### Estratto della pagina
......

Biologico vuol dire sano? L’effetto alone nel cibo biologico.

“Oggi mi concedo il dolce…tanto è biologico!”

Ogni giorno il nostro cervello è inondato da un’infinità di informazioni provenienti dal mondo esterno. Queste sono impossibili da processare a causa del loro elevato numero e della loro complessità. Per questa ragione il nostro sistema utilizza delle strategie cognitive con lo scopo di risparmiare tempo ed energie. Le scorciatoie mentali sono indispensabili per fare economia cognitiva, ma possono portare il nostro cervello a compiere degli errori di ragionamento e di valutazione che prendono il nome di bias cognitivi. Tra i bias cognitivi più conosciuti troviamo l’effetto alone, termine coniato nel 1920 dallo psicologo americano Edward Thorndike: l’effetto alone fa sì che la presenza di un tratto influenzi tutta una serie di altri tratti dell’individuo o dell’oggetto (Thorndike, 1920; Wells, 1907). Detto in maniera più semplice: se ti presentano una persona molto carina, sarai portato a pensare che quella persona sia anche gentile, simpatica, ecc.

......

### Consegna
Secondo il testo sull'effetto alone, chi ha coniato il termine e in quale anno?

......

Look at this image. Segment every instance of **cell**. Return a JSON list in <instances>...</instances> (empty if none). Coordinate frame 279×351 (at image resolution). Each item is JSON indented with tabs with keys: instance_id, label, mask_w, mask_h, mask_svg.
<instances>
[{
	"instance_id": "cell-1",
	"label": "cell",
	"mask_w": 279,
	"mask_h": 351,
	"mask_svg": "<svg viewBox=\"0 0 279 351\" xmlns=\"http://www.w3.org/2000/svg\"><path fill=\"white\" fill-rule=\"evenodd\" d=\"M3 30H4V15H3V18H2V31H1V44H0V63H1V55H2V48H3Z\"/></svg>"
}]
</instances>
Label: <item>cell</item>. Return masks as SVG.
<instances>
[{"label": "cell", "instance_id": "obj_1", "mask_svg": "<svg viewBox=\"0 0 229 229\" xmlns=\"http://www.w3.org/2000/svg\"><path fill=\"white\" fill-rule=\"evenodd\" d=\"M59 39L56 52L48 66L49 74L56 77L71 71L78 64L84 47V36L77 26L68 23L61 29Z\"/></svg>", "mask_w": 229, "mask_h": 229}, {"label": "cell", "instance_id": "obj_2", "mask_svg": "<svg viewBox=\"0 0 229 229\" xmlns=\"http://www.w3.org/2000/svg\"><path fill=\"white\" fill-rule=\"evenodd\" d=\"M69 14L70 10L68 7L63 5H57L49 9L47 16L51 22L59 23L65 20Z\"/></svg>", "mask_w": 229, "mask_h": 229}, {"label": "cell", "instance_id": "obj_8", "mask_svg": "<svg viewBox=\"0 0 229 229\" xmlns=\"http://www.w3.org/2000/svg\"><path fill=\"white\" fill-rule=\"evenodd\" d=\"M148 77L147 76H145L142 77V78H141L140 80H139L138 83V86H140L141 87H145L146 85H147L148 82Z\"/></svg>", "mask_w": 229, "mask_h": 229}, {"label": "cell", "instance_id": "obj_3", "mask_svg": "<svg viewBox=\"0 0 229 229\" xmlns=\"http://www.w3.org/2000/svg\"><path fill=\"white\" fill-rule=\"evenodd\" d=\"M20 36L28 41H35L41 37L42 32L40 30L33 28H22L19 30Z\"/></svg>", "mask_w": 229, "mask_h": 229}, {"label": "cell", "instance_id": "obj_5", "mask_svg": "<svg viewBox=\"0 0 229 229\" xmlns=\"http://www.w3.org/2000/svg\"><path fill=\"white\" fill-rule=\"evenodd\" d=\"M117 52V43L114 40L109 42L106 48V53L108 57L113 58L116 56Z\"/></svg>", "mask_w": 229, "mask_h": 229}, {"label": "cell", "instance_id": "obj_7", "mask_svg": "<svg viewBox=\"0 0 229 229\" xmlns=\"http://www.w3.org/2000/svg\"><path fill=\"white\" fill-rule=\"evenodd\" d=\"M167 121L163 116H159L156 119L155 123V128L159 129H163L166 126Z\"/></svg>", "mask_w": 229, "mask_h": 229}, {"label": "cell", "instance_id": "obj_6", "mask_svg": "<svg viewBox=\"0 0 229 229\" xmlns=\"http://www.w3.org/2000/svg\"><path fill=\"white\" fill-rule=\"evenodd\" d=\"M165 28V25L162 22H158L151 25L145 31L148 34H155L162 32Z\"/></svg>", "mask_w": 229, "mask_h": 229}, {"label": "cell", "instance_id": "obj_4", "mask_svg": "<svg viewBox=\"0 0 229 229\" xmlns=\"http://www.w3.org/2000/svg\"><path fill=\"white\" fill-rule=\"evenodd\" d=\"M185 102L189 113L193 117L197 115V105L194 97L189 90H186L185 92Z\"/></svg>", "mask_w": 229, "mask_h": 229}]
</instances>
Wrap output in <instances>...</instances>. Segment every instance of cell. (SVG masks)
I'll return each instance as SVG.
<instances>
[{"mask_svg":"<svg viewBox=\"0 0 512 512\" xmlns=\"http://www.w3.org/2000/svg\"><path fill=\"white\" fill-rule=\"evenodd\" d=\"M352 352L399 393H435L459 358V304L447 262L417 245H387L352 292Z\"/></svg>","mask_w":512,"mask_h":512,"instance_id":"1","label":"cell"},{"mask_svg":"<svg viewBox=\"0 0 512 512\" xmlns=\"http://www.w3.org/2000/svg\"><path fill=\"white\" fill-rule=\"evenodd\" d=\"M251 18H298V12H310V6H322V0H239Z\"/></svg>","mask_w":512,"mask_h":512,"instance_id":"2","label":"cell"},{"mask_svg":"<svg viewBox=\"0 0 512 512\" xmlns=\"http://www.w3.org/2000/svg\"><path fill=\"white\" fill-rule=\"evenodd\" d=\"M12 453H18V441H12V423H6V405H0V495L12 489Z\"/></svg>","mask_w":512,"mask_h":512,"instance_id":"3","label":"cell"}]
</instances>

......

### Esito del compito
Lo psicologo americano Edward Thorndike, nel 1920.